I burst out of the alley, and someone grabbed me around the waist. The force of my forward motion, and the sudden end to it, swung me about so fast, my feet lifted off the ground. A choked sound came from my throat, but I didn’t have the air left to scream.
Even if I had, it wouldn’t have mattered since he slapped his hand over my mouth and dragged me backward. I just couldn’t win tonight.
“Why are you following me?” he asked.
“Why do you think?”
My lips moved, but the words were garbled. His body, rock-hard against mine, tensed.
“If I lift my hand, do you promise not to scream?”

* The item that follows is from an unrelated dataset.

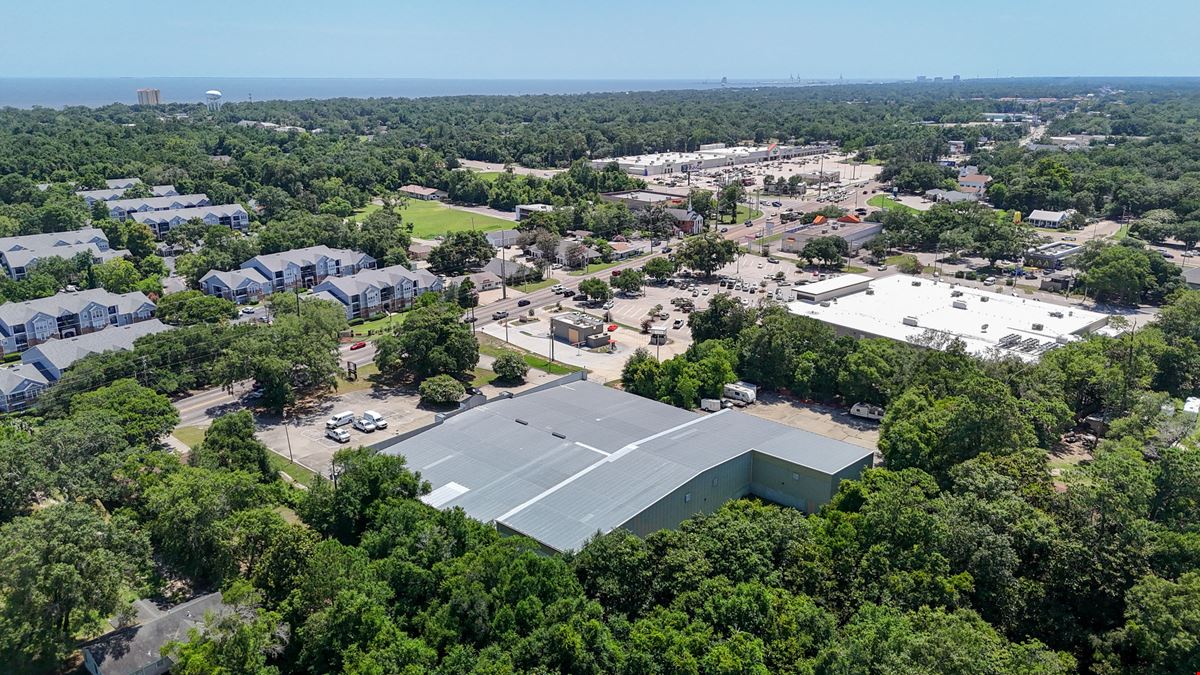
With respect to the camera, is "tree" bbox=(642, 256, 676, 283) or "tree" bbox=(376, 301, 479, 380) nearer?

Since screaming hadn’t worked very well for me so far, I nodded, and the hand went away.
“You shot my date in the head!”
“What date?”
I blinked. “The guy in the alley.”
“What guy?”
“Eric Leaventhall. Slim, blond, handsome.”
He snorted.
“What does that mean?”
He didn’t bother to answer, continuing to hold me aloft, my feet dangling near his knees. He was so much taller, so much broader, so much stronger, I felt helpless. And while that should have unnerved me, instead I got kind of annoyed.
“You mind?”
I swung my feet, almost cracking him in the shin, and he set me down but kept his arm around my waist. I could neither see him nor run away.

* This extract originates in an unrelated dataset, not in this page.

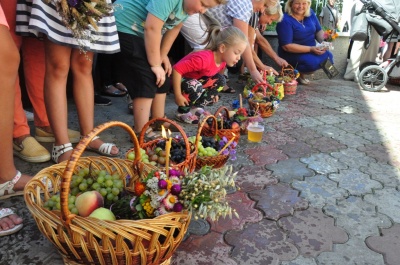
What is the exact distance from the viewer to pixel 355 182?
7.85 ft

“There wasn’t any man,” he said.
“Of course there was. He bought me a drink. He—he—”
I ran my tongue across my lip, felt the telltale ridge where my teeth had ravaged the skin when Eric kissed me. I wasn’t crazy.
But this guy was.
“Let me go,” I ordered.
Amazingly, he did, and I scampered out of his reach and spun around.
My first thought: What a shame. He was too gorgeous to be insane. As if beauty and lunacy were mutually exclusive.
As dark as Eric had been light, bulky where Eric had been slim, this man was large, hard, his hair shaggy, his face shadowed by at least two days’ growth of beard. The clothes had obviously been slept in, a lot, though even before that, they’d been years away from new.
His blue work shirt had faded nearly to white from repeated washings. With it unbuttoned to his sternum, I saw the hint of a tattoo, though I couldn’t tell what the shape was. The jeans were ancient, too, the boots scuffed and dusty, his black leather jacket a relic.
His eyes were as dark as mine, but he had longer lashes. Isn’t that always the way? High cheekbones, a fine blade of a nose. I wasn’t certain, but I thought I saw the sparkle of an earring. Nothing fancy or swingy, just a shiny silver stud piercing one lobe.
He was so different from anyone I’d ever encountered—exotic and wild—I had to remind myself he’d just murdered my date in cold blood. Except…
Where was the blood?
According to him, there hadn’t even been a date.
I was back to the eternal question—was he crazy, or was I?
“There was a man with me,” I said, “and you killed him.”
“If I had, you shouldn’t be troubling your pretty little head.”
My eyes narrowed, but he ignored me.
“That’s the quickest way to getting it shot off,” he continued.
“In other words, Eric troubled his pretty little head? About what?”